**Problem details**
In full and unchanged, set down the entries that follow, with no images.

**Records drawn from a dataset**
******

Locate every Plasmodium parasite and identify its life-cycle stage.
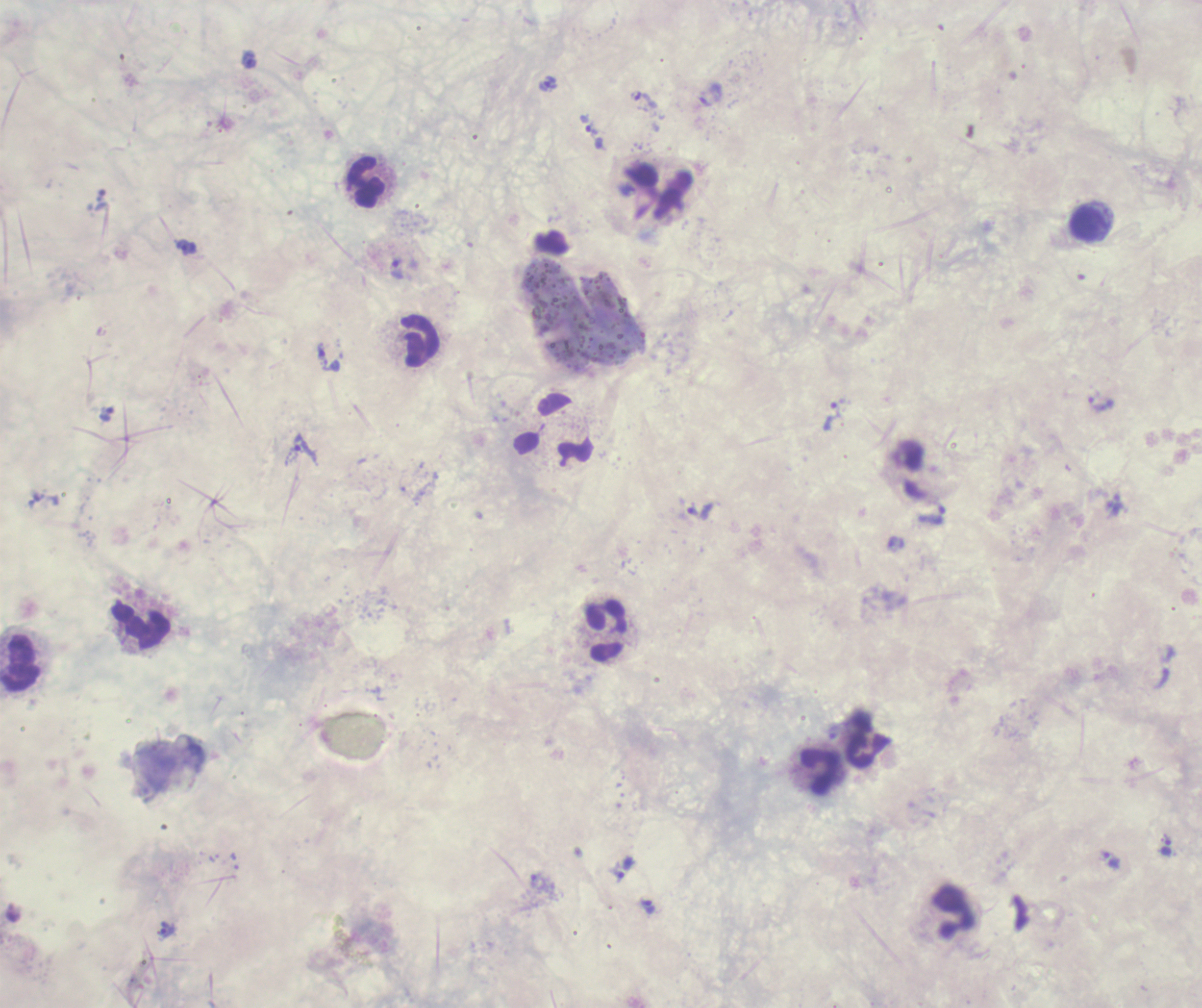

Approximate centers as [x, y] in pixels.
Trophozoites: [249, 60], [548, 83], [645, 100], [594, 136], [186, 247], [397, 269], [327, 361], [1101, 405], [107, 414], [831, 416], [305, 449], [700, 511], [931, 517], [1166, 848], [1111, 861], [623, 868], [650, 907], [167, 929].
No schizont or gametocyte forms observed.

Approximate centers as [x, y] in pixels.
Summary:
  - Leukocyte locations: [366, 182], [1089, 225], [420, 341], [140, 626], [606, 631], [20, 663], [867, 739], [819, 771]
  - Magnification: 100x
  - Context: previously used in an actual diagnosis
  - Coloration quality: bad
  - Image size: 1202×1008 pixels
  - Background quality: poor
  - Field of view: one from this slide
  - Stain: Romanowsky
  - Preparation: thick smear of blood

******

**Output for this task**
Locate every Plasmodium parasite and identify its life-cycle stage.

Approximate centers as [x, y] in pixels.
Trophozoites: [249, 60], [548, 83], [645, 100], [594, 136], [186, 247], [397, 269], [327, 361], [1101, 405], [107, 414], [831, 416], [305, 449], [700, 511], [931, 517], [1166, 848], [1111, 861], [623, 868], [650, 907], [167, 929].
No schizont or gametocyte forms observed.

Approximate centers as [x, y] in pixels.
Summary:
  - Leukocyte locations: [366, 182], [1089, 225], [420, 341], [140, 626], [606, 631], [20, 663], [867, 739], [819, 771]
  - Magnification: 100x
  - Context: previously used in an actual diagnosis
  - Coloration quality: bad
  - Image size: 1202×1008 pixels
  - Background quality: poor
  - Field of view: one from this slide
  - Stain: Romanowsky
  - Preparation: thick smear of blood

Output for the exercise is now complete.